▶ **WHAT IS BEING ASKED**: Extend the blog post about teaching DIY crafts at a summer camp, picking up after its final paragraph.

Friday, June 26, 2015

On DIY Crafts and the Imago Dei

Last semester I took a class called Perspectives on Communications. Our conversation settled for a while on the topic of co-creation—a favorite of Dr. Cobbey and Madeleine L'Engle— about what it means to create things as creations of God. We make along side the Maker, a beautiful example of God working redemption through our hands and our minds. All things are made through Him, and sometimes He uses us to make them. 

While I planned to practice co-creating in Washington DC, constructing a healthy political environment in one fail swoop as a summer intern, I ended up in the Blue Ridge Mountains of North Carolina at Camp Merri-Mac teaching DIY crafts. 

This type of co-creation was much more literal than expected, it felt much more trite and I struggled to find the theological purpose of friendship bracelets and knick-knacks. A dear friend, wiser and craftier than I, a woman who sees the beauty of every small vignette she encounters, extolled the value of making small things. She encouraged me to see past the seemingly average activities I could be doing to find the truth of DIY crafts, to teach theology through macramé and modge-podge without uttering a Bible verse.

▶ **RECORDED DATA**:
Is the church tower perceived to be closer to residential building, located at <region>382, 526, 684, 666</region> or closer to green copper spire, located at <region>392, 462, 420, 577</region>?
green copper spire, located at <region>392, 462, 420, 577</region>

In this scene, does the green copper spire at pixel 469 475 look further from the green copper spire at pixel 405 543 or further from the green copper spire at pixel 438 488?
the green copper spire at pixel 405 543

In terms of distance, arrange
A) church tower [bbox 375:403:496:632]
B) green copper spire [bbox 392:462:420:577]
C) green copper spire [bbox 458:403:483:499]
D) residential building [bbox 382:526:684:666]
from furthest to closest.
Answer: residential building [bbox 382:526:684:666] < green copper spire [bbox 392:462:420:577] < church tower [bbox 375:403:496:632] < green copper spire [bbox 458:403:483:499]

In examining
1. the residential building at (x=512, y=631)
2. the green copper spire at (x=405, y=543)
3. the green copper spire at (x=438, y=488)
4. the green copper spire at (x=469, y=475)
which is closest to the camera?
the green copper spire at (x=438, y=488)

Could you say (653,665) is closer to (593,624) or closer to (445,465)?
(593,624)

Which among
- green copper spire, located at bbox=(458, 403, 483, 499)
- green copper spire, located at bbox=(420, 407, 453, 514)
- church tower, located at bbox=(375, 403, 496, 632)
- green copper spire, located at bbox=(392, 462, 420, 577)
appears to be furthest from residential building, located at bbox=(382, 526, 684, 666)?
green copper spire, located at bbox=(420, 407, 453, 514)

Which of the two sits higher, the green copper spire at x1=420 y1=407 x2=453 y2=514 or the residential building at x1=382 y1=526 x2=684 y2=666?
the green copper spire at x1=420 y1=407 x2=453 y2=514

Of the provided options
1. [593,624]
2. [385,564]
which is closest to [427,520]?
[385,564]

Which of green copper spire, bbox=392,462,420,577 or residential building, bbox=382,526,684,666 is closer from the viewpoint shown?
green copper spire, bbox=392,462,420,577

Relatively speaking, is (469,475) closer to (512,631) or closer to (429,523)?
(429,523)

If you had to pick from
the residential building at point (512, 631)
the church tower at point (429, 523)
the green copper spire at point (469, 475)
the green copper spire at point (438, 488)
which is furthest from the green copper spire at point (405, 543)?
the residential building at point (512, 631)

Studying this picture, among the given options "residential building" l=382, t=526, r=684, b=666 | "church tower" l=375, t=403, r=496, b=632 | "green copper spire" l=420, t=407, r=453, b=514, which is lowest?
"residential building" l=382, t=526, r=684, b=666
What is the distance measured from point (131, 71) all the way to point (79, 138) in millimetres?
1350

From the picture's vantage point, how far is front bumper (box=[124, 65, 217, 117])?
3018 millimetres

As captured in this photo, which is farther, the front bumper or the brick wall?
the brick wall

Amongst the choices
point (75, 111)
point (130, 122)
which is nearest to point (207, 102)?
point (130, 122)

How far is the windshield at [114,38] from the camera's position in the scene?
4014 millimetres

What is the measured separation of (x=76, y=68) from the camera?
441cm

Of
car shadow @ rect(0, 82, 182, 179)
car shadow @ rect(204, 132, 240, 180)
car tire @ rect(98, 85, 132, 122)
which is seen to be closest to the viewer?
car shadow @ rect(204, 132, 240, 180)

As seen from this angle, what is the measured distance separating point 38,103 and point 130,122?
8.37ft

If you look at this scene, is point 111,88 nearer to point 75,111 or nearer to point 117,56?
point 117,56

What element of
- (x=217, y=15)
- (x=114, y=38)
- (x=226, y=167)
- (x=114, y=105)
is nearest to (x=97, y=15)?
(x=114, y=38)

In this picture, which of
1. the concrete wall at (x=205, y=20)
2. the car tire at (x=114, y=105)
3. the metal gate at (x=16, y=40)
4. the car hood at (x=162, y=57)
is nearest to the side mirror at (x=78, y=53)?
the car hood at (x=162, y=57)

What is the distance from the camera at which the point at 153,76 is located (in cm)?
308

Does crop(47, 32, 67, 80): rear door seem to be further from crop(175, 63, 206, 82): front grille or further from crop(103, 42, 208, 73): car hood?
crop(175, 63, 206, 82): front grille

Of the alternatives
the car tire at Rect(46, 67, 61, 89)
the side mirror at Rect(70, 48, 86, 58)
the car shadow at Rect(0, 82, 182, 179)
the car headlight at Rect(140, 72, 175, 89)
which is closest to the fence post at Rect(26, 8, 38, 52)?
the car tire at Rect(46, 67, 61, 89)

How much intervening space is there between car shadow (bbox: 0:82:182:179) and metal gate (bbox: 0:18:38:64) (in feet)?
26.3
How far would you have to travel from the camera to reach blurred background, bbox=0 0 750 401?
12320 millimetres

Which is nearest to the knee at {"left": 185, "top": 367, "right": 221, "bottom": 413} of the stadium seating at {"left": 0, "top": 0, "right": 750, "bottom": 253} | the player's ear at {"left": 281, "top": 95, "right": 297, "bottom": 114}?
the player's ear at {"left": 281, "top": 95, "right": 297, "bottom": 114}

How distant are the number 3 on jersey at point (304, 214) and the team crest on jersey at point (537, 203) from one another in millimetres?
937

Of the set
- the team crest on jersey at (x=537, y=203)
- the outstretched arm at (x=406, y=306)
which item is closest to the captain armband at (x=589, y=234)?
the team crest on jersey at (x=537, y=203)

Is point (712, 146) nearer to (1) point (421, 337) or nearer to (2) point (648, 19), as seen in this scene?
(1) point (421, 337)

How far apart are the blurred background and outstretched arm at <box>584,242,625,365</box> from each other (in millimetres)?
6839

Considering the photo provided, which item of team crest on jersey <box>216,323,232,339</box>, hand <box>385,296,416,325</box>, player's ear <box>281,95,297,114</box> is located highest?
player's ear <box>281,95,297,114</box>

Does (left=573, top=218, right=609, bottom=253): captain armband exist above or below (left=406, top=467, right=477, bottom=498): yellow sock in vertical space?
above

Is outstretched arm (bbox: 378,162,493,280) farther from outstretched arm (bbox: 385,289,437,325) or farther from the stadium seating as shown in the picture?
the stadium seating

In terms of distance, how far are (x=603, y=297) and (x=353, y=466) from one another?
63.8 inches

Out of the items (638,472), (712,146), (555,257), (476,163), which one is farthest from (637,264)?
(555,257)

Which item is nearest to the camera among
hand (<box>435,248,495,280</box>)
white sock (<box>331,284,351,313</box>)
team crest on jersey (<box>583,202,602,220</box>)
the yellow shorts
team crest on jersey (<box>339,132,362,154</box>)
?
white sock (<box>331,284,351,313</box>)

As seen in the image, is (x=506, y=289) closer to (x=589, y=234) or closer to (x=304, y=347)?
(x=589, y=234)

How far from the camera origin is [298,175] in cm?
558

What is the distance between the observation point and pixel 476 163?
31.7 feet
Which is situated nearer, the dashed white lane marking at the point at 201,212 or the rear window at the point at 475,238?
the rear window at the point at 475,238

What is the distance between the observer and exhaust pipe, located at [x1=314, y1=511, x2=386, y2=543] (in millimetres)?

▶ **ANSWER TO THIS PROBLEM**:
I have recently been obsessed with the Imago Dei, turning every situation into an example of our image bearing, and she challenged me to do the same at camp but in action instead of in the scholarly commotion in which I encompass myself. Instead of just thinking and talking about being the Image of God, to participate actively in my kinship with Christ through making. 

As I prepared, this was the posture I took upon myself: I would teach skills and generosity, not make random crap. Somehow I would reveal co-creation to the 6 year old and the 16 year old alike. I would show them how valuable they were in the image of God and how beautiful God was—all with scissors and glue sticks. Yes, I would do this.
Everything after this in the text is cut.